◆ **What is expected**
If a line in the entries below contains "цвет", copy it.

Recorded data:
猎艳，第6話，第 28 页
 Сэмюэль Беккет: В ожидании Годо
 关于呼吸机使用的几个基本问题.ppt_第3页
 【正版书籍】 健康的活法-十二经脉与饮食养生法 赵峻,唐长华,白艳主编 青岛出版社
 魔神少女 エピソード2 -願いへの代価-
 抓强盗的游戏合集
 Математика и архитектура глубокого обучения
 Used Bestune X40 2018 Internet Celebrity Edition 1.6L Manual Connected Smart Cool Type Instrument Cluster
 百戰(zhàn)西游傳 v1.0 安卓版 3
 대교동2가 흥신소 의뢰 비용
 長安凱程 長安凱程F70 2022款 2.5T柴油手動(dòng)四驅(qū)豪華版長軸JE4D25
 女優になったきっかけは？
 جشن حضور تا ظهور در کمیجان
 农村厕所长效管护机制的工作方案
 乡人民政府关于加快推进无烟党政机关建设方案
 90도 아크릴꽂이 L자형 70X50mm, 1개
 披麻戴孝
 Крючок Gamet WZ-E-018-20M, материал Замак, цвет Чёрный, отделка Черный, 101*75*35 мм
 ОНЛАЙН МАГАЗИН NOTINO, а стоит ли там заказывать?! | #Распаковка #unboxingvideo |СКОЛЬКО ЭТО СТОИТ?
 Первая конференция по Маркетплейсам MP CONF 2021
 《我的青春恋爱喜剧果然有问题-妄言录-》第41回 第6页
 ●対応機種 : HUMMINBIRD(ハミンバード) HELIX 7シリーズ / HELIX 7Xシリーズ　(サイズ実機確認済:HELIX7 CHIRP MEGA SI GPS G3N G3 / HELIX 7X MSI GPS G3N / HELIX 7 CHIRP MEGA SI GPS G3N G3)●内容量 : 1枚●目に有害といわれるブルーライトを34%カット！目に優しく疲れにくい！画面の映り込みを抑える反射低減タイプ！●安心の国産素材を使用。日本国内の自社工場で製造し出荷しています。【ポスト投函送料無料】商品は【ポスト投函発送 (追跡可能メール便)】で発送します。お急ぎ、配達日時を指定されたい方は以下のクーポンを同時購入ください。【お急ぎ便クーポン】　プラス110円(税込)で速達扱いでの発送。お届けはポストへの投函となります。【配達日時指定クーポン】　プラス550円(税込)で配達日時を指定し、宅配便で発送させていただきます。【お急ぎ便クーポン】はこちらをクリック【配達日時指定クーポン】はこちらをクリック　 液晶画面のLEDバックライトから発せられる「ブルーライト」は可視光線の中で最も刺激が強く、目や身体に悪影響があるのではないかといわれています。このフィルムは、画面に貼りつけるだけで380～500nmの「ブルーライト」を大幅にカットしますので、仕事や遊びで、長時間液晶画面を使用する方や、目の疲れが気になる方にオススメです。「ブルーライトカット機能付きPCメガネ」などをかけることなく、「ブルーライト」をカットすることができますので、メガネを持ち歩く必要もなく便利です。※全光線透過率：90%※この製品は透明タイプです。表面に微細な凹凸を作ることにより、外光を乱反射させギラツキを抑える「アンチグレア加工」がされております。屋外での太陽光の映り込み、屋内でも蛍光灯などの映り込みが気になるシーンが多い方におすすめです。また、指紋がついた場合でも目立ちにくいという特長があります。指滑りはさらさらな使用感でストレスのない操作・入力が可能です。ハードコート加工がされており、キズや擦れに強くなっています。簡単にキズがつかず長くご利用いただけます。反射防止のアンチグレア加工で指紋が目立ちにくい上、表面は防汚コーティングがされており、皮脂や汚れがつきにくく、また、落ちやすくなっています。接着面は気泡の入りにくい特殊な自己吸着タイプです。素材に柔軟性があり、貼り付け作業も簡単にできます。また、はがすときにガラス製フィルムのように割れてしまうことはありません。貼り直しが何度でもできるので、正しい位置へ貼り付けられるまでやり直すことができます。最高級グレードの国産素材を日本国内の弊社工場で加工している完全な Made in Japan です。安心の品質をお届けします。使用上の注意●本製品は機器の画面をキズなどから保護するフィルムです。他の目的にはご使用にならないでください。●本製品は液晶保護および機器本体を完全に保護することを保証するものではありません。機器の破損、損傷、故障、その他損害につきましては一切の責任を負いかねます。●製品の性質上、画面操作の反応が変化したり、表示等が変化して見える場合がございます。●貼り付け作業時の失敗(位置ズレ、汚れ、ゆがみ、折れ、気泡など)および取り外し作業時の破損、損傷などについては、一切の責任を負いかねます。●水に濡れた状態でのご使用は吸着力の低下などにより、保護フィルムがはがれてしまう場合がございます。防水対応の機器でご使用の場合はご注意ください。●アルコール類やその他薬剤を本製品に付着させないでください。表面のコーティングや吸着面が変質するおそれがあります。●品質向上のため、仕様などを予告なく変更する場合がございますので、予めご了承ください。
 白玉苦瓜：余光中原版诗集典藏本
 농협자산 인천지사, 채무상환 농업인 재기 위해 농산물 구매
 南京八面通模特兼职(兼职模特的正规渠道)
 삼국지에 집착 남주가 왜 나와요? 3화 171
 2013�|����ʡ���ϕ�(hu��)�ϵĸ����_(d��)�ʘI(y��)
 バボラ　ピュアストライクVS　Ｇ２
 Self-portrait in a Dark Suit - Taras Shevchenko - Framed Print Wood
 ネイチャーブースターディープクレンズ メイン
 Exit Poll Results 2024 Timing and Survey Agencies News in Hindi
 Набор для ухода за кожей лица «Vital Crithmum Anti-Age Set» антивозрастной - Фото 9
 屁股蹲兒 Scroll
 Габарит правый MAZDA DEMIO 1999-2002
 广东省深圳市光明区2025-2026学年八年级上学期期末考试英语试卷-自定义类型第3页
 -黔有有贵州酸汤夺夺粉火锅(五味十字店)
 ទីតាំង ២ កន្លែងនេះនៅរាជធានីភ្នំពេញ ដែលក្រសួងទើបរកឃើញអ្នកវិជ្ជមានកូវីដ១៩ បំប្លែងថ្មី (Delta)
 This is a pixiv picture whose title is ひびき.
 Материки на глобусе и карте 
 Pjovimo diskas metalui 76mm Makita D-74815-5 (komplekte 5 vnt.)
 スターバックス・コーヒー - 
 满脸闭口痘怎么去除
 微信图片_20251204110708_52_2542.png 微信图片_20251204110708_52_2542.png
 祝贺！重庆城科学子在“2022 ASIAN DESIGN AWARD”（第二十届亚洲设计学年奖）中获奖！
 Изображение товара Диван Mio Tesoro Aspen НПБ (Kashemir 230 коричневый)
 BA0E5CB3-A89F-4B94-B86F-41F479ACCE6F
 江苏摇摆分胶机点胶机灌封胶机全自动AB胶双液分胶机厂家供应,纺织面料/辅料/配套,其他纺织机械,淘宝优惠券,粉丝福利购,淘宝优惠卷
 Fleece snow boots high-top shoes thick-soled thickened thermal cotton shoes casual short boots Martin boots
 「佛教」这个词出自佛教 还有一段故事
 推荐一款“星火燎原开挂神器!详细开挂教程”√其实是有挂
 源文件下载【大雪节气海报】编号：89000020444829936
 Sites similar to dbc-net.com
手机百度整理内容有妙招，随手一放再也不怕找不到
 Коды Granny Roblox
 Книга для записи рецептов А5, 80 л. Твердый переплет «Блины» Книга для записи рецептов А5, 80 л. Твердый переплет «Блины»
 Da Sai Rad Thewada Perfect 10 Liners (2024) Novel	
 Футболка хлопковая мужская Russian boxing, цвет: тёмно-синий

◆ **Response**
 Крючок Gamet WZ-E-018-20M, материал Замак, цвет Чёрный, отделка Черный, 101*75*35 мм
 Футболка хлопковая мужская Russian boxing, цвет: тёмно-синий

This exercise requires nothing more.